Si vous pensez que NovaRezo, c’est juste une machine à distribuer des cartes de visite, grave erreur. Ici, on mise sur l’humain, le vrai. La réussite individuelle ? Elle passe par la réussite collective. Traduction : tu veux grimper, fais d’abord grimper les autres. L’esprit, c’est plutôt « tous pour un et un pour tous » que « chacun pour sa pomme ». Et mine de rien, ça change la donne. Parce qu’un réseau qui carbure à l’entraide, ça finit par rapporter bien plus qu’un carnet d’adresses froid et poussiéreux.
Pilotes et Capitaines : les boss du game
Mais qui fait tourner la boutique ? Chez NovaRezo, ce sont les Pilotes et les Capitaines qui tiennent la barre. Le Pilote, c’est le chef d’orchestre d’un groupe : il organise les réunions, chauffe l’ambiance, mappe les compétences et s’assure que personne ne rame dans son coin. Et en prime, il touche un revenu récurrent. Pas mal, non ?
Et quand un Pilote commence à avoir la dalle et veut passer au niveau supérieur, il peut devenir Capitaine de Région. Là, on entre dans la cour des grands : mentorat, accompagnement de nouveaux groupes, développement de l’écosystème local… Bref, de quoi élargir son influence et sa cagnotte en même temps.
Faut pas croire, NovaRezo n’est pas resté planqué dans son coin. Le 26 août dernier, la team s’est pointée au Connecteur de Biarritz pour le Shaka Event, un festival où la tech, l’innovation et le réseautage font la teuf ensemble. L’occase parfaite pour présenter leur méthode maison et faire découvrir les coulisses d’un réseau pas comme les autres.
Et là, bingo : Céline Capdupuy, membre active, a mis le feu lors d’une table ronde sur le leadership féminin. Son discours cash et inspirant a rappelé que dans l’entrepreneuriat, les nanas ont toute leur place, et que l’inclusivité n’est pas juste un mot à la mode.
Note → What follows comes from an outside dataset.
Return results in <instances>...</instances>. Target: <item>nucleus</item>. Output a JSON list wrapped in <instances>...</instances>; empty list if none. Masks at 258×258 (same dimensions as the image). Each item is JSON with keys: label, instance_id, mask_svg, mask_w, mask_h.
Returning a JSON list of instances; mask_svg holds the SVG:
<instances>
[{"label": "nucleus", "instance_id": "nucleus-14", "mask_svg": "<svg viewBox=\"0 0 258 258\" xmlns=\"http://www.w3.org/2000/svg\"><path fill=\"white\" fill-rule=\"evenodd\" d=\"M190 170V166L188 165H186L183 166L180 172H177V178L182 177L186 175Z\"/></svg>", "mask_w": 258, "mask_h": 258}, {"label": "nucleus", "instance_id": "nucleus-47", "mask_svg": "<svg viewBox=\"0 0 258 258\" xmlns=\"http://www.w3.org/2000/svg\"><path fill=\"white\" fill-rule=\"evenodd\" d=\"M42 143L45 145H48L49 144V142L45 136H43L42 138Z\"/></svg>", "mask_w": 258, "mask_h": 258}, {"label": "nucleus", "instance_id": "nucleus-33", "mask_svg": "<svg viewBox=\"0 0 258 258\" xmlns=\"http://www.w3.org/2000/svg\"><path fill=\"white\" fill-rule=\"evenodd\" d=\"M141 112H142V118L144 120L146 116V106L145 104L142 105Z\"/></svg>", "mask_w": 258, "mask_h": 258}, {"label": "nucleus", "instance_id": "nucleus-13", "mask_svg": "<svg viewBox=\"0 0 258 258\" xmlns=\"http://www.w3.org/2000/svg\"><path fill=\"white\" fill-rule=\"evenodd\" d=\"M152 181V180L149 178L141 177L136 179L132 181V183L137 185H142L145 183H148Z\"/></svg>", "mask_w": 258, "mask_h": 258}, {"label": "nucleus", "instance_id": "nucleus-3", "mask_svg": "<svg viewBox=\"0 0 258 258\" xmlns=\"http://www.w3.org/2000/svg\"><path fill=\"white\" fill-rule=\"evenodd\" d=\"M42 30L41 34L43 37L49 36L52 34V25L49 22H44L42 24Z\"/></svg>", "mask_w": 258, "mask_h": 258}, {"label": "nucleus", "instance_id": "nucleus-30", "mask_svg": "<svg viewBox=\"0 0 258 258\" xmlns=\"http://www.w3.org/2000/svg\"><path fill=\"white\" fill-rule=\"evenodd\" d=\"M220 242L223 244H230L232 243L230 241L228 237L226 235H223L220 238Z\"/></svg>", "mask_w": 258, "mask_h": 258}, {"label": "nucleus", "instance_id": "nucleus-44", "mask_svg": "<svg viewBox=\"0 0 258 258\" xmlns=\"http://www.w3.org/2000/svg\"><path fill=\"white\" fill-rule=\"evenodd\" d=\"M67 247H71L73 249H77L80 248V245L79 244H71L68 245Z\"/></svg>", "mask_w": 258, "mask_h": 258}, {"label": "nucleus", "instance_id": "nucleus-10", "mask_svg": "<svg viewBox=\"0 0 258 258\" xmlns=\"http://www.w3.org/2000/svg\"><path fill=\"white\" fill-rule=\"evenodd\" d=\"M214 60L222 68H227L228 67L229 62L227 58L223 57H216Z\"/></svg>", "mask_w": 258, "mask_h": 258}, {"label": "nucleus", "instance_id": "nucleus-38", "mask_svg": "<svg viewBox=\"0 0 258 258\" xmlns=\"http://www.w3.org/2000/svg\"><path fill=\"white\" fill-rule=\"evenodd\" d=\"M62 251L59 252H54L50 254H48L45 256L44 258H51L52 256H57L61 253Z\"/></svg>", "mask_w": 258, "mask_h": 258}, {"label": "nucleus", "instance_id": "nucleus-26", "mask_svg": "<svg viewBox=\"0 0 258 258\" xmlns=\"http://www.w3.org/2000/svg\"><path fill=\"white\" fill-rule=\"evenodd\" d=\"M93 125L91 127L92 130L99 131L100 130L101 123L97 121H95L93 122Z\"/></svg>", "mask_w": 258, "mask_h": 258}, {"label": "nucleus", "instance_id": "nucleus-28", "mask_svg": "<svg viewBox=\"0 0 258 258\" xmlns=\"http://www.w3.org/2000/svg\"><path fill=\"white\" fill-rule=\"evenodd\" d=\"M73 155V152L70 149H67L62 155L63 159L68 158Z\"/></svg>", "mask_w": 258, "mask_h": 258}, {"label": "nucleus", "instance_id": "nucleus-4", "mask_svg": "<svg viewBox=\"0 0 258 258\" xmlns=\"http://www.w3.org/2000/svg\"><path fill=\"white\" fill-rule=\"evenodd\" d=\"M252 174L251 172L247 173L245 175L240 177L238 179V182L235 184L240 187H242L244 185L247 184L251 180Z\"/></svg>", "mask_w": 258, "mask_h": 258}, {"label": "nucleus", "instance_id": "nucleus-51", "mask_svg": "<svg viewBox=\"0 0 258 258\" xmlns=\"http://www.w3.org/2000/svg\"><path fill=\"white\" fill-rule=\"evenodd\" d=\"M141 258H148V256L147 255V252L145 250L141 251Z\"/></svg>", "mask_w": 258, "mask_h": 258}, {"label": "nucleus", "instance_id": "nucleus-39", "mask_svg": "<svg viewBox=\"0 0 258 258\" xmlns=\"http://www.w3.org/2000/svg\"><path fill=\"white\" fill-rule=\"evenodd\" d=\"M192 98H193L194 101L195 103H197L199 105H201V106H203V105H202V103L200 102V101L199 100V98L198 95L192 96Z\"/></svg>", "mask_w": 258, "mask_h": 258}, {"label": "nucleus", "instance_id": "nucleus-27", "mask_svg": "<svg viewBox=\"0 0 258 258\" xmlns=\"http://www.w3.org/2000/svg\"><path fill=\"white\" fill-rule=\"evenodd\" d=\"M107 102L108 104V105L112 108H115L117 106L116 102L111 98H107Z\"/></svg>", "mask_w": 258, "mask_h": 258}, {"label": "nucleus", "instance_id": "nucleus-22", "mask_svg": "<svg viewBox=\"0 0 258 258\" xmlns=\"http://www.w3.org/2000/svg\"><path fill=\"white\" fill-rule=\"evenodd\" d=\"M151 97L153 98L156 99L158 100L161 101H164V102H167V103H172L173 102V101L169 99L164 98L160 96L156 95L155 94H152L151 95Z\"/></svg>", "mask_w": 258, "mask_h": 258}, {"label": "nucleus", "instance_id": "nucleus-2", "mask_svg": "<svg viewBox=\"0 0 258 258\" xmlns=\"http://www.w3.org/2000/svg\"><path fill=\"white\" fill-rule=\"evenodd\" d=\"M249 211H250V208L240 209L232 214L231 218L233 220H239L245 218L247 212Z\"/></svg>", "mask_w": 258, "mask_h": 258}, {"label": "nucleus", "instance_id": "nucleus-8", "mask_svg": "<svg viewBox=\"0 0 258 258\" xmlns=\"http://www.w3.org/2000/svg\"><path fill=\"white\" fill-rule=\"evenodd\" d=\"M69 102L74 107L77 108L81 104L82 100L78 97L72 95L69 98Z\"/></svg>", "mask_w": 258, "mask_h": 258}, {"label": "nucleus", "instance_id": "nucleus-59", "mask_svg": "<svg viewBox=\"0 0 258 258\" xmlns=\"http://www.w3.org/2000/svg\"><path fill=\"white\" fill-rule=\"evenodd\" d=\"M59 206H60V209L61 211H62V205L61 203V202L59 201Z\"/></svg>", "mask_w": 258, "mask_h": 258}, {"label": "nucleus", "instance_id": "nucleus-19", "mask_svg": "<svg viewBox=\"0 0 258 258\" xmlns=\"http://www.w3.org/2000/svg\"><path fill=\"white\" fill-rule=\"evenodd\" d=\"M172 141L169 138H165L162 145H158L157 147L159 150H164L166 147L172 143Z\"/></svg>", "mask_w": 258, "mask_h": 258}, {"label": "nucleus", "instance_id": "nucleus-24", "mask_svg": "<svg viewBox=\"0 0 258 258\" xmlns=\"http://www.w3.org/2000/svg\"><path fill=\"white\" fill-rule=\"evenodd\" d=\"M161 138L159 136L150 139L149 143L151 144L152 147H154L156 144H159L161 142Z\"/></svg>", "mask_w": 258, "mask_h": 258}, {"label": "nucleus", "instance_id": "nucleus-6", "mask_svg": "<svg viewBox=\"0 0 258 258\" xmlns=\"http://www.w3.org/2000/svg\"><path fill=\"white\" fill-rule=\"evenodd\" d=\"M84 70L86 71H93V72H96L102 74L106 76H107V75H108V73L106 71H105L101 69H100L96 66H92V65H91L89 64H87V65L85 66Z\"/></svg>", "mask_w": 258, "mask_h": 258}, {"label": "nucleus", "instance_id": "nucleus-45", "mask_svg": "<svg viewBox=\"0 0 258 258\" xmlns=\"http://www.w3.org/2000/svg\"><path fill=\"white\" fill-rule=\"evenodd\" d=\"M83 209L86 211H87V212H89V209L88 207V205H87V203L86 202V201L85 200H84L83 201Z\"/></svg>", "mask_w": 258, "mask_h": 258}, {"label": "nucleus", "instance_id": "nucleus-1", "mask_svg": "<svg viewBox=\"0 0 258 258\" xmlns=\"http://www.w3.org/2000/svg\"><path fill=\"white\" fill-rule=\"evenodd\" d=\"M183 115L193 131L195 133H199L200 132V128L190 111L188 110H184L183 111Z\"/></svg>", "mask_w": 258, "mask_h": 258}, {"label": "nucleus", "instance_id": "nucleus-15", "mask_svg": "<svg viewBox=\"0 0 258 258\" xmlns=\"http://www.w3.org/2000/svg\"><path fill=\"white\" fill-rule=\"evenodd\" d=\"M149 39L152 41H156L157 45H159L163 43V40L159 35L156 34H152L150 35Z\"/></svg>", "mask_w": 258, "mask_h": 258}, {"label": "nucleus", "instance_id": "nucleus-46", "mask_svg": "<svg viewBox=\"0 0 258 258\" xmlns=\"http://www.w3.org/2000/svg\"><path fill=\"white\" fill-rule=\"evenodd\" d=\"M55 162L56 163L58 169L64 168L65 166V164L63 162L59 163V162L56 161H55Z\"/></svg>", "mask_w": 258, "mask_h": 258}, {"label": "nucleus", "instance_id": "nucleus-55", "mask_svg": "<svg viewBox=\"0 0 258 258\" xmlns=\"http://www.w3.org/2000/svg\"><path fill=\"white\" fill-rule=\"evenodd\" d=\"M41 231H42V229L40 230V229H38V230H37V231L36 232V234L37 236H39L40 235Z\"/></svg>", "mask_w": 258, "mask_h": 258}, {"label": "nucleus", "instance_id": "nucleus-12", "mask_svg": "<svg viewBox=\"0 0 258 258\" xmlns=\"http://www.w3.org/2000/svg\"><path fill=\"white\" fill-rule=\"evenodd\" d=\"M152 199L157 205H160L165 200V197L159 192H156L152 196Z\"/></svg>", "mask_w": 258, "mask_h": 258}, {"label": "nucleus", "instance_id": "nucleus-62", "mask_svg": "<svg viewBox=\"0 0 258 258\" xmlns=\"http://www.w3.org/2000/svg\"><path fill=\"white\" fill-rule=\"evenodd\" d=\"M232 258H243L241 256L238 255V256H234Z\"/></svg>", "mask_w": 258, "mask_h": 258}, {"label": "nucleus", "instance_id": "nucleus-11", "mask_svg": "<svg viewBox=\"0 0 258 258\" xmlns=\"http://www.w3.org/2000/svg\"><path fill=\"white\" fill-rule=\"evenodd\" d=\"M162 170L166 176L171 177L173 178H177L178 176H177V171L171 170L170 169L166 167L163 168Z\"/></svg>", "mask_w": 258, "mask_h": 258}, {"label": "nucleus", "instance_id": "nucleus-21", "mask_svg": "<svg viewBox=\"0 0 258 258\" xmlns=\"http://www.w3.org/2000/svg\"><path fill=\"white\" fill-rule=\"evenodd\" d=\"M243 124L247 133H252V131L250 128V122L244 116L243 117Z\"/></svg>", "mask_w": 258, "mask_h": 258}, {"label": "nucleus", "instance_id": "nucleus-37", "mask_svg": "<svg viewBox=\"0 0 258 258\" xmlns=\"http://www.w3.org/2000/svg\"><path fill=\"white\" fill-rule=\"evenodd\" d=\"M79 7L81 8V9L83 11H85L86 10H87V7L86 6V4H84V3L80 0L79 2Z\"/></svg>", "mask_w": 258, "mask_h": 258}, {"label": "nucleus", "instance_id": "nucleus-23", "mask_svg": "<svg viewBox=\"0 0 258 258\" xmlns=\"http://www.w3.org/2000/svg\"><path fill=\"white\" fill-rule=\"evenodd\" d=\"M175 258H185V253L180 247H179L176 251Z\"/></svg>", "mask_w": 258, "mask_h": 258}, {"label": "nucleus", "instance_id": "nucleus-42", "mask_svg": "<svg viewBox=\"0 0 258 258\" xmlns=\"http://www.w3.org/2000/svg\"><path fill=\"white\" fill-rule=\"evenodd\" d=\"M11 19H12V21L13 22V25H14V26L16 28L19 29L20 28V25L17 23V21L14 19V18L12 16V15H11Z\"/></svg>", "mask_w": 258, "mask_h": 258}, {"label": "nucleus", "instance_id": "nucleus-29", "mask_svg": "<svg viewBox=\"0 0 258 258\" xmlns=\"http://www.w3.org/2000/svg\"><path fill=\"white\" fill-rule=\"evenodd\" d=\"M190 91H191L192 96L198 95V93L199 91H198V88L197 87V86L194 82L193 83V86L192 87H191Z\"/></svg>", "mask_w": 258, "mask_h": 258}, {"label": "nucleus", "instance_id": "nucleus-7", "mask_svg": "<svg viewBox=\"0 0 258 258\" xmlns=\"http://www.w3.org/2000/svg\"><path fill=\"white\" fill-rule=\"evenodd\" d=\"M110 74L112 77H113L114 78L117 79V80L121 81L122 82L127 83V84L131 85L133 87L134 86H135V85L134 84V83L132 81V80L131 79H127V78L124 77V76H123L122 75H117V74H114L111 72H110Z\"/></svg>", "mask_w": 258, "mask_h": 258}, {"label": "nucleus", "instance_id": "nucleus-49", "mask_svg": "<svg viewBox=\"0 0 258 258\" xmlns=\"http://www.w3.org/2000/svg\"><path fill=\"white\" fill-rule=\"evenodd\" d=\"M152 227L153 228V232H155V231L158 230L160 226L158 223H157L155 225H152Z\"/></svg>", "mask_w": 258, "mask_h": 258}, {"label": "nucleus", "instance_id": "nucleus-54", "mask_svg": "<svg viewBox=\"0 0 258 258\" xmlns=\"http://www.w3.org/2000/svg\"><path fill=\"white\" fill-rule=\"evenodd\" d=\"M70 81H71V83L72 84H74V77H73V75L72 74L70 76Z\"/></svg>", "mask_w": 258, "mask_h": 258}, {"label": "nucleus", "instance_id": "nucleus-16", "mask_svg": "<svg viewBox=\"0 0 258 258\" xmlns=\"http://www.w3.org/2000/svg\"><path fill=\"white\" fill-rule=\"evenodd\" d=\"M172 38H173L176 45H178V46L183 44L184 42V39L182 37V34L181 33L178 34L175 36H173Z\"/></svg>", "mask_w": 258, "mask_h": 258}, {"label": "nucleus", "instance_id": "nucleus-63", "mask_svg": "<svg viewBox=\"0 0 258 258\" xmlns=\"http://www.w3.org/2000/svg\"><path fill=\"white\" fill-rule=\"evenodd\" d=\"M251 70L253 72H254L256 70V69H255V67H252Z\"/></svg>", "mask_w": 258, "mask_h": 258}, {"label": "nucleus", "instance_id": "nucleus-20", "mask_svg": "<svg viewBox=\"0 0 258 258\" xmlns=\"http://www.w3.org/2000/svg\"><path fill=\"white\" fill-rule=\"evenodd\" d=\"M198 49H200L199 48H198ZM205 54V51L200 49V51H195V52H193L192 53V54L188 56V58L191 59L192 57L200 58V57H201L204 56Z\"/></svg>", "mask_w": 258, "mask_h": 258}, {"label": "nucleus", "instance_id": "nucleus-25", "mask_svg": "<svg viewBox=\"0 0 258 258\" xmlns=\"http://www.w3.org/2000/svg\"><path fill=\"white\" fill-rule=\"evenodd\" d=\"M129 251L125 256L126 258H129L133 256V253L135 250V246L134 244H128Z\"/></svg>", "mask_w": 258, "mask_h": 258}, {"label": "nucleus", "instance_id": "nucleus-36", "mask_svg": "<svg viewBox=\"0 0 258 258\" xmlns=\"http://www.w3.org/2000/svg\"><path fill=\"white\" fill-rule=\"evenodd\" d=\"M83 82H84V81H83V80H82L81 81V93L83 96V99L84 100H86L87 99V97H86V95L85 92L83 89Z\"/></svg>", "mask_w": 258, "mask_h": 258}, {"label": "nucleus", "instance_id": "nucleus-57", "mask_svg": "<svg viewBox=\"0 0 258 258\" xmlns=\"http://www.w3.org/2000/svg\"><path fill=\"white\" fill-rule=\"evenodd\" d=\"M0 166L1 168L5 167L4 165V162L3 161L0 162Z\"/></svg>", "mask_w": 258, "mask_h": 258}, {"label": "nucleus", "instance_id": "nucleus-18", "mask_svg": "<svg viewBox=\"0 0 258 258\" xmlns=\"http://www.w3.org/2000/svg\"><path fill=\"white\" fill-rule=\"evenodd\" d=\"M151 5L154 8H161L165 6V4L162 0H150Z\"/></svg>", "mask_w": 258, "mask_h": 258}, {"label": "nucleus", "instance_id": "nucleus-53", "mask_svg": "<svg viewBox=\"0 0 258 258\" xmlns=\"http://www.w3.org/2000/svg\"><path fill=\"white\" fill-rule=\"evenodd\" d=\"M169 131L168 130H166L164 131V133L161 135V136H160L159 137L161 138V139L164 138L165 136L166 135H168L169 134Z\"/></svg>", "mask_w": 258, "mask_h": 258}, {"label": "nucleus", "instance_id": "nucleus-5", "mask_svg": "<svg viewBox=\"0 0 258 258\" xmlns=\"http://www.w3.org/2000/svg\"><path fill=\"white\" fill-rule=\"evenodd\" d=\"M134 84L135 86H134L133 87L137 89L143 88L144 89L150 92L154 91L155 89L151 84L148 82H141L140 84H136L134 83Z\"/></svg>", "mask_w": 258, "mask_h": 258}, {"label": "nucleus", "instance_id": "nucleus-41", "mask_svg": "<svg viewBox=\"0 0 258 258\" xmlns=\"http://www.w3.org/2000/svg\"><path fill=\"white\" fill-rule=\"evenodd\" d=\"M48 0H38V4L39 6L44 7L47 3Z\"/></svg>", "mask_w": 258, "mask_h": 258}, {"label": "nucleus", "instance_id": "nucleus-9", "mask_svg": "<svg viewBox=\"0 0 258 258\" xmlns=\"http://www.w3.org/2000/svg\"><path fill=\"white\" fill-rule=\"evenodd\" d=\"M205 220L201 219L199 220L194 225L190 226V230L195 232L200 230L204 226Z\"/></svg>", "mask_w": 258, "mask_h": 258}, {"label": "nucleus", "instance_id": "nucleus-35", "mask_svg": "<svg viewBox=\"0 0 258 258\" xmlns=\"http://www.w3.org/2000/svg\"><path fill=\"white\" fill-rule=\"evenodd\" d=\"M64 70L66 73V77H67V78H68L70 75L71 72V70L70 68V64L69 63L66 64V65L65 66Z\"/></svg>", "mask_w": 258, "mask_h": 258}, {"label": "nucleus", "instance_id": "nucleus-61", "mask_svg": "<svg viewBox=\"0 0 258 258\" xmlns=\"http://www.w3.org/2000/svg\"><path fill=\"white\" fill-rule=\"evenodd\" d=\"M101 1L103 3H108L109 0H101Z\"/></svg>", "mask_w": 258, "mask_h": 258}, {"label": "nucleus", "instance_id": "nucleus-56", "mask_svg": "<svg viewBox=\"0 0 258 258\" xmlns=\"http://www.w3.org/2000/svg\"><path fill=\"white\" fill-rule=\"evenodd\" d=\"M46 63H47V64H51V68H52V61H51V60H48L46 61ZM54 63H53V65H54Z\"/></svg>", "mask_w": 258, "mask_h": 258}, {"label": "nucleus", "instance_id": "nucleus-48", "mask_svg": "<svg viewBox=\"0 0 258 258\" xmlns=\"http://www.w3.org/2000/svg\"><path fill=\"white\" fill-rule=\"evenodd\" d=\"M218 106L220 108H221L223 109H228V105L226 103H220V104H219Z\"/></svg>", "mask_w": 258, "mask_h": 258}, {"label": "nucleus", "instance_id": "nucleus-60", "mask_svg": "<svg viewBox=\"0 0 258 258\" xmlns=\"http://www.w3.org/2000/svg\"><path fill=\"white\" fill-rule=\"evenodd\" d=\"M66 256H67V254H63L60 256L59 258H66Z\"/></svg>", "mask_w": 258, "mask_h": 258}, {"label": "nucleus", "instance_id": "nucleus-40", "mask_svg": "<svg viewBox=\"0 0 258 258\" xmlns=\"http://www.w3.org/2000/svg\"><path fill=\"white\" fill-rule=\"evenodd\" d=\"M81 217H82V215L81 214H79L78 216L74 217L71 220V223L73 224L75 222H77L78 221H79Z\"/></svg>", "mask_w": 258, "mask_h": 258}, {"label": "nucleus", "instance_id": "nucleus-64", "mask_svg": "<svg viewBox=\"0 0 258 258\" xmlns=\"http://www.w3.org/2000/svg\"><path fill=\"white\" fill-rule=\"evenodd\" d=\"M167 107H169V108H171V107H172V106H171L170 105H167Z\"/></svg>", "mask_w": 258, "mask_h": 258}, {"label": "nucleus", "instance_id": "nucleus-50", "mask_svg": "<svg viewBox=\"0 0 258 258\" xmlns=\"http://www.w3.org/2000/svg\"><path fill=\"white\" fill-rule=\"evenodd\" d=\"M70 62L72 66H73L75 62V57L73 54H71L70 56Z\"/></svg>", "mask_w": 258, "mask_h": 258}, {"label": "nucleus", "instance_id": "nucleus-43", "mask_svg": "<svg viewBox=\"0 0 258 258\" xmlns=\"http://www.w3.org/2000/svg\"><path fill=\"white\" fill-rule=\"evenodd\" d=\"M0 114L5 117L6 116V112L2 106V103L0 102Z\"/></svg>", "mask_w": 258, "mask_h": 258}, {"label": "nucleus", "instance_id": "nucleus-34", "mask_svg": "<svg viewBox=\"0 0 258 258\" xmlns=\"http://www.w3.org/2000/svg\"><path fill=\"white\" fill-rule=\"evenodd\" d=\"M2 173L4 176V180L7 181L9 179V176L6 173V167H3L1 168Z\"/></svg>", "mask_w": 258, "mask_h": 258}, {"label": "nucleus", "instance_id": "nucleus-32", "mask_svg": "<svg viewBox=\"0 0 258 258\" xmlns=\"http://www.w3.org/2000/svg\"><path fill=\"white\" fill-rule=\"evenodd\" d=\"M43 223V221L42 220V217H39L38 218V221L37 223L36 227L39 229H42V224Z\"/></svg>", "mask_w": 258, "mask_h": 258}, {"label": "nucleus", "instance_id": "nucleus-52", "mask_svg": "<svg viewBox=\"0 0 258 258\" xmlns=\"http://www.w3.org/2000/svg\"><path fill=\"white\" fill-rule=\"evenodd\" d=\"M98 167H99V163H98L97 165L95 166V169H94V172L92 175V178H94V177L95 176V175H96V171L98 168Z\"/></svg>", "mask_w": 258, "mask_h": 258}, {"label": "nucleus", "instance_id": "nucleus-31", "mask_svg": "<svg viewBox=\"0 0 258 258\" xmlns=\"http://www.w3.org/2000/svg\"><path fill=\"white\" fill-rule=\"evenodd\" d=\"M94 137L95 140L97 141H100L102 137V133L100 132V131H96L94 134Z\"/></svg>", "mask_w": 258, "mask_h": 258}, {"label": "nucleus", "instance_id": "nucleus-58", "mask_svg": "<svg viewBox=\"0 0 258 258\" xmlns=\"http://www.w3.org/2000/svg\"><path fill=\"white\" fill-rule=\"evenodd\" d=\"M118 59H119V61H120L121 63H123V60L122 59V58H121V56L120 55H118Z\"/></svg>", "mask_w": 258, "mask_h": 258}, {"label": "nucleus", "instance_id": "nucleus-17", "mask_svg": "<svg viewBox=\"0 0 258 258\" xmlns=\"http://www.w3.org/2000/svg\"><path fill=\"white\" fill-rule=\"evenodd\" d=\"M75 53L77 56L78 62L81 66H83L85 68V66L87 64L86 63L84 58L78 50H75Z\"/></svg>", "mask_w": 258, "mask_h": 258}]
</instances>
Résultat : applaudissements, échanges animés et encore plus de visibilité pour NovaRezo.
L’avenir en mode IA et collectif
Côté stats, c’est pas de la rigolade : 85 % des pros affirment que le réseautage les aide à cartonner, et chez NovaRezo, les membres voient leur chiffre d’affaires grimper en moyenne de 70 %. Pas mal pour quelques poignées de main bien placées, non ? Mais au-delà des chiffres, c’est surtout l’énergie collective qui fait la diff. Ici, chaque rencontre peut devenir une rampe de lancement.
Et après ? NovaRezo continue de muscler son jeu. L’IA va prendre encore plus de place pour fignoler les connexions, la plateforme digitale s’étoffe, et de nouveaux groupes sortent de terre. L’ambition, c’est clair : devenir le réseau de référence pour les entrepreneurs modernes, ceux qui veulent du business, de la confiance, et une bonne dose de fun dans la même assiette.
Alors, prêt à rejoindre l’aventure ? Comme ils disent chez NovaRezo : « T’es jamais qu’à six poignées de main de ton client idéal. » Et vu la vitesse où ça bouge, ça pourrait bien se transformer en trois ou quatre poignées, si tu joues le jeu à fond.